Moving Work to ALSPs
The Luminaries were asked if they have any apprehension turning to ALSPs if faced with a hard cost cutting requirement. All agreed: No apprehension. This represents a change from the last economic downturn and points to the fact that much of the low hanging cost saving fruit has already been picked.
One Luminary mentioned that they have an internal investigation going on, with both a law firm and an ALSP involved. The ALSP has been nimbler in adjusting the way they work through the crisis and they’ve shifted more work to them.
ALSPs are often more agile and more open to new approaches, like remote interviews in an investigation. The feeling is that law firms are struggling to react on the fly, and there were concerns over whether the law firms’ service models can adapt.
ALSPs also tend to be better budgeters. They provide better information on who will be staffed, how many hours, etc. Law firms struggle with that sometimes. One Luminary told the story of asking both the firm and the ALSP for a budget on a matter they were working on together. “When we lined up the budget, it turned out the firm was planning to spend a lot of time overseeing the ALSP. We didn’t necessarily need that.”
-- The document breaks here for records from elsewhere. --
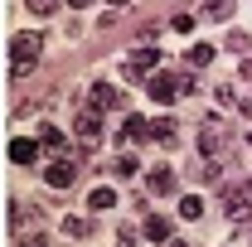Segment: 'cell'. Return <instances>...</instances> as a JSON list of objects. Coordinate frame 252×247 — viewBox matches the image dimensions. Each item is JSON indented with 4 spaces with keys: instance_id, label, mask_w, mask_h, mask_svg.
Listing matches in <instances>:
<instances>
[{
    "instance_id": "cell-1",
    "label": "cell",
    "mask_w": 252,
    "mask_h": 247,
    "mask_svg": "<svg viewBox=\"0 0 252 247\" xmlns=\"http://www.w3.org/2000/svg\"><path fill=\"white\" fill-rule=\"evenodd\" d=\"M44 54V34H15L10 39V78H25Z\"/></svg>"
},
{
    "instance_id": "cell-2",
    "label": "cell",
    "mask_w": 252,
    "mask_h": 247,
    "mask_svg": "<svg viewBox=\"0 0 252 247\" xmlns=\"http://www.w3.org/2000/svg\"><path fill=\"white\" fill-rule=\"evenodd\" d=\"M73 131H78L83 146H102V112H97V107H83V112L73 117Z\"/></svg>"
},
{
    "instance_id": "cell-3",
    "label": "cell",
    "mask_w": 252,
    "mask_h": 247,
    "mask_svg": "<svg viewBox=\"0 0 252 247\" xmlns=\"http://www.w3.org/2000/svg\"><path fill=\"white\" fill-rule=\"evenodd\" d=\"M146 93L156 97V102H175V97H185V78H170V73H156V78H146Z\"/></svg>"
},
{
    "instance_id": "cell-4",
    "label": "cell",
    "mask_w": 252,
    "mask_h": 247,
    "mask_svg": "<svg viewBox=\"0 0 252 247\" xmlns=\"http://www.w3.org/2000/svg\"><path fill=\"white\" fill-rule=\"evenodd\" d=\"M223 214L233 218V223H248L252 218V194L248 189H223Z\"/></svg>"
},
{
    "instance_id": "cell-5",
    "label": "cell",
    "mask_w": 252,
    "mask_h": 247,
    "mask_svg": "<svg viewBox=\"0 0 252 247\" xmlns=\"http://www.w3.org/2000/svg\"><path fill=\"white\" fill-rule=\"evenodd\" d=\"M44 180H49V189H68L73 180H78V165H73L68 155H59V160H49V170H44Z\"/></svg>"
},
{
    "instance_id": "cell-6",
    "label": "cell",
    "mask_w": 252,
    "mask_h": 247,
    "mask_svg": "<svg viewBox=\"0 0 252 247\" xmlns=\"http://www.w3.org/2000/svg\"><path fill=\"white\" fill-rule=\"evenodd\" d=\"M199 151L209 155V160H219V151H223V126H219V117H209V122L199 126Z\"/></svg>"
},
{
    "instance_id": "cell-7",
    "label": "cell",
    "mask_w": 252,
    "mask_h": 247,
    "mask_svg": "<svg viewBox=\"0 0 252 247\" xmlns=\"http://www.w3.org/2000/svg\"><path fill=\"white\" fill-rule=\"evenodd\" d=\"M88 107H97V112H112V107H122V93H117L112 83H93V93H88Z\"/></svg>"
},
{
    "instance_id": "cell-8",
    "label": "cell",
    "mask_w": 252,
    "mask_h": 247,
    "mask_svg": "<svg viewBox=\"0 0 252 247\" xmlns=\"http://www.w3.org/2000/svg\"><path fill=\"white\" fill-rule=\"evenodd\" d=\"M39 151H44V146H39V141H25V136H15V141H10V160H15V165H34Z\"/></svg>"
},
{
    "instance_id": "cell-9",
    "label": "cell",
    "mask_w": 252,
    "mask_h": 247,
    "mask_svg": "<svg viewBox=\"0 0 252 247\" xmlns=\"http://www.w3.org/2000/svg\"><path fill=\"white\" fill-rule=\"evenodd\" d=\"M233 0H204V20H214V25H223V20H233Z\"/></svg>"
},
{
    "instance_id": "cell-10",
    "label": "cell",
    "mask_w": 252,
    "mask_h": 247,
    "mask_svg": "<svg viewBox=\"0 0 252 247\" xmlns=\"http://www.w3.org/2000/svg\"><path fill=\"white\" fill-rule=\"evenodd\" d=\"M39 146L54 151V155H63V151H68V136H63L59 126H44V131H39Z\"/></svg>"
},
{
    "instance_id": "cell-11",
    "label": "cell",
    "mask_w": 252,
    "mask_h": 247,
    "mask_svg": "<svg viewBox=\"0 0 252 247\" xmlns=\"http://www.w3.org/2000/svg\"><path fill=\"white\" fill-rule=\"evenodd\" d=\"M146 238H151V243H170V218L151 214V218H146Z\"/></svg>"
},
{
    "instance_id": "cell-12",
    "label": "cell",
    "mask_w": 252,
    "mask_h": 247,
    "mask_svg": "<svg viewBox=\"0 0 252 247\" xmlns=\"http://www.w3.org/2000/svg\"><path fill=\"white\" fill-rule=\"evenodd\" d=\"M151 136H156V126L146 122V117H131L126 122V141H151Z\"/></svg>"
},
{
    "instance_id": "cell-13",
    "label": "cell",
    "mask_w": 252,
    "mask_h": 247,
    "mask_svg": "<svg viewBox=\"0 0 252 247\" xmlns=\"http://www.w3.org/2000/svg\"><path fill=\"white\" fill-rule=\"evenodd\" d=\"M151 126H156V141H160V146H175V141H180V131H175L170 117H160V122H151Z\"/></svg>"
},
{
    "instance_id": "cell-14",
    "label": "cell",
    "mask_w": 252,
    "mask_h": 247,
    "mask_svg": "<svg viewBox=\"0 0 252 247\" xmlns=\"http://www.w3.org/2000/svg\"><path fill=\"white\" fill-rule=\"evenodd\" d=\"M151 189H156V194H170V189H175V175H170L165 165H156V170H151Z\"/></svg>"
},
{
    "instance_id": "cell-15",
    "label": "cell",
    "mask_w": 252,
    "mask_h": 247,
    "mask_svg": "<svg viewBox=\"0 0 252 247\" xmlns=\"http://www.w3.org/2000/svg\"><path fill=\"white\" fill-rule=\"evenodd\" d=\"M214 63V44H194L189 49V68H209Z\"/></svg>"
},
{
    "instance_id": "cell-16",
    "label": "cell",
    "mask_w": 252,
    "mask_h": 247,
    "mask_svg": "<svg viewBox=\"0 0 252 247\" xmlns=\"http://www.w3.org/2000/svg\"><path fill=\"white\" fill-rule=\"evenodd\" d=\"M88 204H93V214H107V209L117 204V189H93V199H88Z\"/></svg>"
},
{
    "instance_id": "cell-17",
    "label": "cell",
    "mask_w": 252,
    "mask_h": 247,
    "mask_svg": "<svg viewBox=\"0 0 252 247\" xmlns=\"http://www.w3.org/2000/svg\"><path fill=\"white\" fill-rule=\"evenodd\" d=\"M199 214H204V204H199L194 194H185V199H180V218H189V223H194Z\"/></svg>"
},
{
    "instance_id": "cell-18",
    "label": "cell",
    "mask_w": 252,
    "mask_h": 247,
    "mask_svg": "<svg viewBox=\"0 0 252 247\" xmlns=\"http://www.w3.org/2000/svg\"><path fill=\"white\" fill-rule=\"evenodd\" d=\"M63 233L68 238H88V218H63Z\"/></svg>"
},
{
    "instance_id": "cell-19",
    "label": "cell",
    "mask_w": 252,
    "mask_h": 247,
    "mask_svg": "<svg viewBox=\"0 0 252 247\" xmlns=\"http://www.w3.org/2000/svg\"><path fill=\"white\" fill-rule=\"evenodd\" d=\"M136 170H141V165H136V155H122V160H117V175H122V180H131Z\"/></svg>"
},
{
    "instance_id": "cell-20",
    "label": "cell",
    "mask_w": 252,
    "mask_h": 247,
    "mask_svg": "<svg viewBox=\"0 0 252 247\" xmlns=\"http://www.w3.org/2000/svg\"><path fill=\"white\" fill-rule=\"evenodd\" d=\"M25 5H30L34 15H54V10H59V0H25Z\"/></svg>"
},
{
    "instance_id": "cell-21",
    "label": "cell",
    "mask_w": 252,
    "mask_h": 247,
    "mask_svg": "<svg viewBox=\"0 0 252 247\" xmlns=\"http://www.w3.org/2000/svg\"><path fill=\"white\" fill-rule=\"evenodd\" d=\"M170 25H175V30H180V34H189V30H194V15H175Z\"/></svg>"
},
{
    "instance_id": "cell-22",
    "label": "cell",
    "mask_w": 252,
    "mask_h": 247,
    "mask_svg": "<svg viewBox=\"0 0 252 247\" xmlns=\"http://www.w3.org/2000/svg\"><path fill=\"white\" fill-rule=\"evenodd\" d=\"M68 5H73V10H83V5H93V0H68Z\"/></svg>"
},
{
    "instance_id": "cell-23",
    "label": "cell",
    "mask_w": 252,
    "mask_h": 247,
    "mask_svg": "<svg viewBox=\"0 0 252 247\" xmlns=\"http://www.w3.org/2000/svg\"><path fill=\"white\" fill-rule=\"evenodd\" d=\"M34 247H49V243H34Z\"/></svg>"
}]
</instances>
Firms and some in-house lawyers sometimes push back on ALSP use and firms are sometimes reluctant to accept ALSP work product. This can be for self-serving reasons, but, as one Luminary said, “If the firm is signing off on the work product, they do need to be comfortable. As the client, we need to make sure everybody is aligned. I do feel it’s fair for the firm to get some comfort, but once they get that….it shouldn’t be like the old days with law firms pushing back against contract attorneys.”
Some law firms are forming their own “Captive ALSPs” that might fit better on the risk scale and serve as a bridge. When asked if those operations might be hurting the firms’ brands, one Luminary responded, “I would argue they hurt their brand more with $600 associates doing work inefficiently in these times.” All Luminaries agreed they welcome proactive communication from firms on the potential to utilize such offerings and recommend firms frame the opportunities such that they can be easily communicated to internal stakeholders. Showcasing how the firm can do things more efficiently and at a cost saving to the client can help firms prevent ‘leakage’ of work to ALSPs.